José Paulo Esperança
José Paulo Esperança 11 de setembro de 2018 às 20:00

O desafio do cicloturismo

O turismo consolidou-se como a principal atividade económica do país. Durante os anos da crise, continuou a crescer a um ritmo apenas semelhante ao do PIB chinês, em contraciclo com a economia nacional.

A balança comercial e o emprego, direto e indireto, por exemplo na construção civil, não poderiam equilibrar-se sem o contributo deste setor.

 

No entanto, o ritmo de crescimento dá sinais de desaceleração, agora que os principais destinos rivais recuperam da insegurança que os afetou tão drasticamente: Norte de África, Médio Oriente e Turquia já readquiriram parte da quota natural. Um segundo problema resulta da elevada assimetria do turismo nacional. Enquanto os destinos tradicionais, Madeira, Algarve, e os grandes centros urbanos, concentram uma elevada quota do turismo nacional, interno e externo, com desconforto percetível para os residentes, o resto do país é ainda largamente ignorado.

 

A captação de novos segmentos de turistas e a fidelização dos atuais passa pelo alargamento da gama de produtos. O turismo da natureza com observação da fauna, flora e paisagens, constitui uma oportunidade pouco explorada apesar do sucesso recente dos organizadores de caminhadas. Outras atividades com elevado potencial são o turismo equestre e o cicloturismo, sendo possível alguma partilha de percursos e infraestrutura. Em 2017, a maior feira de turismo do mundo (ITB Berlim) foi dedicada ao turismo sustentável e de aventura, com ênfase especial no cicloturismo, incluindo também o astro-turismo (contemplação noturna dos astros).

 

Um exemplo inspirador é o da rede ciclável ao longo do rio Danúbio, particularmente no percurso de cerca de 350 km entre Passau, Alemanha, junto à fronteira com a Áustria, e Viena. Inicialmente ignorado pela maioria dos autarcas da região, o empenho do governo austríaco acabou por permitir a criação de um dos mais populares destinos de cicloturismo do mundo.
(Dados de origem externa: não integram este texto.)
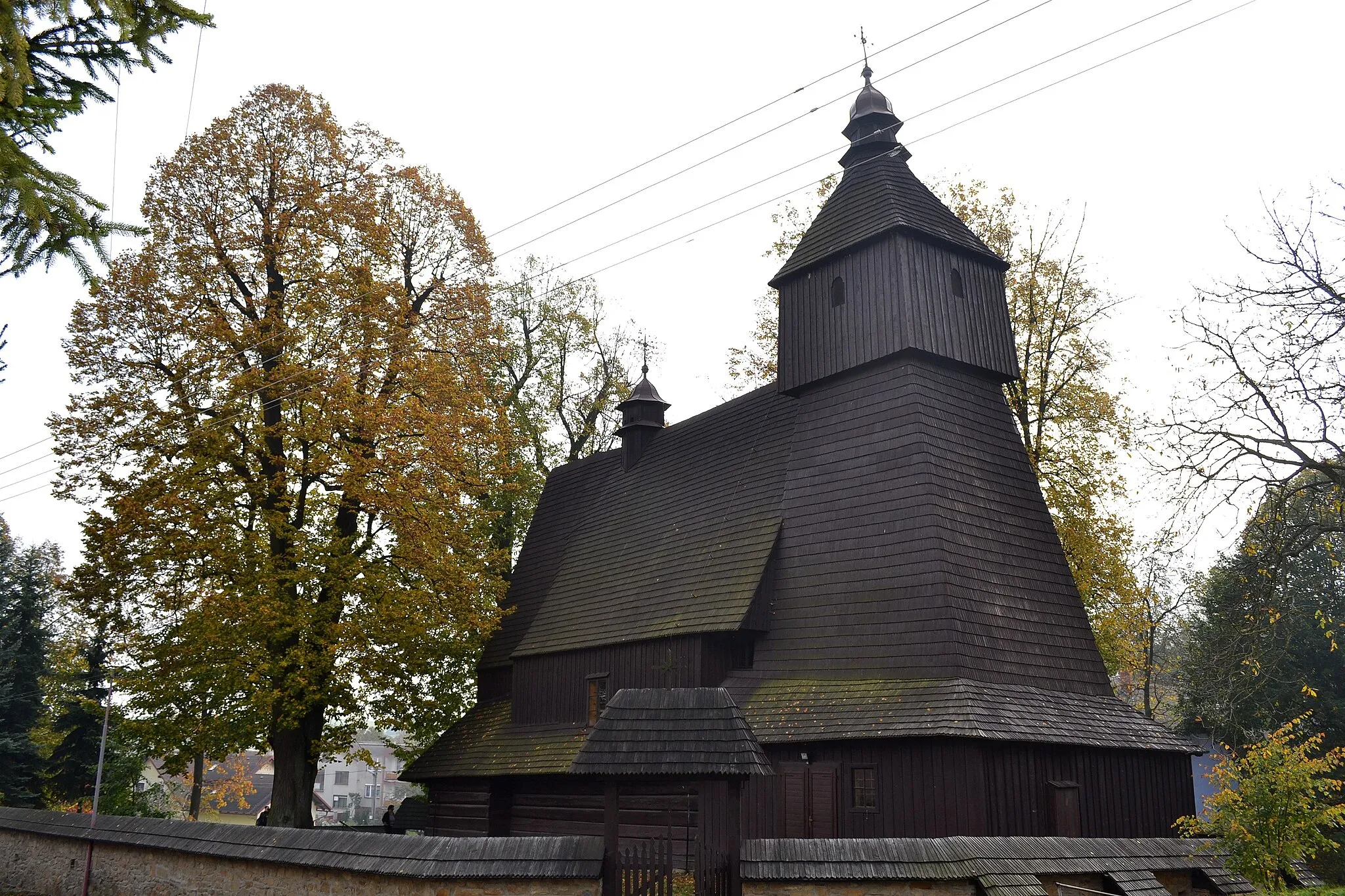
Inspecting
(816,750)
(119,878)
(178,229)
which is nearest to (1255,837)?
(816,750)

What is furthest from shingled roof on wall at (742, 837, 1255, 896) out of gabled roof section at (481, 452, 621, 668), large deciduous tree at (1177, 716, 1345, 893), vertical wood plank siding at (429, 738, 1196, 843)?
gabled roof section at (481, 452, 621, 668)

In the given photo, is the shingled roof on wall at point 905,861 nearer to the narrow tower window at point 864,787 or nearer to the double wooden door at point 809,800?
the narrow tower window at point 864,787

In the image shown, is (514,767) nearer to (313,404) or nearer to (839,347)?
(313,404)

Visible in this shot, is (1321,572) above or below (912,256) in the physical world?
below

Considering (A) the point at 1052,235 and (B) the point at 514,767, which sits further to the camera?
(A) the point at 1052,235

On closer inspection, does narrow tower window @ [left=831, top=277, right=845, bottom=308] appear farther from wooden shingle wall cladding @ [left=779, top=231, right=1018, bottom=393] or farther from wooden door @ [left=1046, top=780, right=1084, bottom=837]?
wooden door @ [left=1046, top=780, right=1084, bottom=837]

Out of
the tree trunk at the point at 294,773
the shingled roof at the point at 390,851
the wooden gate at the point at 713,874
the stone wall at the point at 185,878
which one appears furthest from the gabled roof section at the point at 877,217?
the tree trunk at the point at 294,773

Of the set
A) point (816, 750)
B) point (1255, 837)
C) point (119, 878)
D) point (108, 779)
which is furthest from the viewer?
point (108, 779)

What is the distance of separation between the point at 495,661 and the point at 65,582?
10.2 meters

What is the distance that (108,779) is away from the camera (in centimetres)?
2922

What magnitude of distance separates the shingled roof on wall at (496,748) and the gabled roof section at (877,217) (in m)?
10.7

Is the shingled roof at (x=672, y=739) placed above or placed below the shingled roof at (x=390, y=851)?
above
Rodeada de montanhas e florestas, a ciclovia é extraordinariamente plana dado que é construída junto às duas margens do rio, tirando partido dos caminhos existentes desde o tempo dos romanos, usados para rebocar embarcações a partir das margens. É um percurso muito fácil, ideal para famílias com crianças pequenas. A travessia entre margens é assegurada por pontes ou pequenos barcos. As raras subidas para acesso às pontes são suportadas por rampas em caracol que mesmo os principiantes sobem sem se descer da bicicleta.

 

Esta atividade é um excelente exemplo de apoio do setor público ao espírito empreendedor. O esforço do governo e das autarquias na construção e manutenção da infraestrutura, permitiu o desenvolvimento de um ecossistema em que o alojamento, a restauração, o aluguer de bicicletas, o suporte ao transporte de bagagens e a oferta de numerosas atrações complementares se desenvolveram em paralelo.

 

No entanto, o Danúbio é um rio poluído onde poucos se aventuram a tomar banho. Em comparação, Portugal possui condições naturais de que não sabemos tirar partido. É fácil imaginar o potencial de uma ciclovia dedicada junto à costa portuguesa. São mais de 1.000 km com centenas de praias e paisagens deslumbrantes. Enquanto a costa algarvia já dispõe de uma ciclovia razoável, embora pouco promovida, e existam outros troços junto ao mar, por exemplo no distrito de Leiria, a costa atlântica ocidental, do Minho ao Algarve, carece da visão e coordenação que permitam a construção de uma ciclovia contínua, com apoio de barcos na travessia dos grandes rios. Um segundo destino, paralelo, com grande impacto no desenvolvimento do interior do país, seria a construção de uma ciclovia junto à fronteira com Espanha, entre Miranda do Douro e Vila Real de Santo António. Este percurso de mais de 700 km, menos fácil, acompanharia o leito de rios - Douro, Côa, Guadiana -, dezenas de castelos e aldeias antigas, paisagens naturais em estado puro e noites sem nuvens para contemplação dos astros. Será possível persuadir centenas de presidentes de Câmara a desligar a iluminação pública e congregar esforços, entre o governo e as autarquias, que permitam a construção de uma rede integrada de ciclovias?